Find ordered vector in numpy array

Question

I need to find a vector in a numpy.array. For example, I have a np.array named e and I want to find the vector [1, 2] in e (meaning that I would like to have the index of the vector inside the matrix) but apparently my programm see the vector even when is not present:

The code I use to built e in the following:

import numpy as np
faces = np.array([[1,2,3,4],[5,6,2,1],[6,7,3,2],[7,8,4,3],[8,5,1,4],[8,7,6,5]])
e = np.zeros([6,4,2])
for k in range(len(faces)):
    a = [faces[k][0], faces[k][1]]
    b = [faces[k][1], faces[k][2]] 
    c = [faces[k][2], faces[k][3]]
    d = [faces[k][3], faces[k][0]]
    e[k] = np.array([a,b,c,d])
 print('e: %s' %e)

any clue how to solve this?

Answer 1

Don't use Python in with numpy arrays.

There are 6 x 4 pairs in e.

In [32]: e.shape
Out[32]: (6, 4, 2)

You are looking an element that matches both (i.e., all()) entries in the pair [1, 2].

In [33]: (e == np.array([1, 2])).all(-1)
Out[33]: 
array([[ True, False, False, False],
       [False, False, False, False],
       [False, False, False, False],
       [False, False, False, False],
       [False, False, False, False],
       [False, False, False, False]], dtype=bool)

The -1 in all(-1) refers the last dimension in the array, the part of the shape that constitutes pairs.

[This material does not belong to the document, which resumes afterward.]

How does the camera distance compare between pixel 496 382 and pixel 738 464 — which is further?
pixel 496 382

Using -1 is probably more general than using 2, which would also work in this case.

It found the right match -- the only True value. You can see the shape of this result makes sense.

In [34]: (e == np.array([1, 2])).all(-1).shape
Out[34]: (6, 4)

To get the index of the first match you could do

x, y = (e == np.array([1, 2])).all(-1).argmax(1).argmax(), (e == np.array([1, 2])).all(-1).argmax(0).argmax()

but using np.argwhere suggested in CT Zhu's answer is definitely better.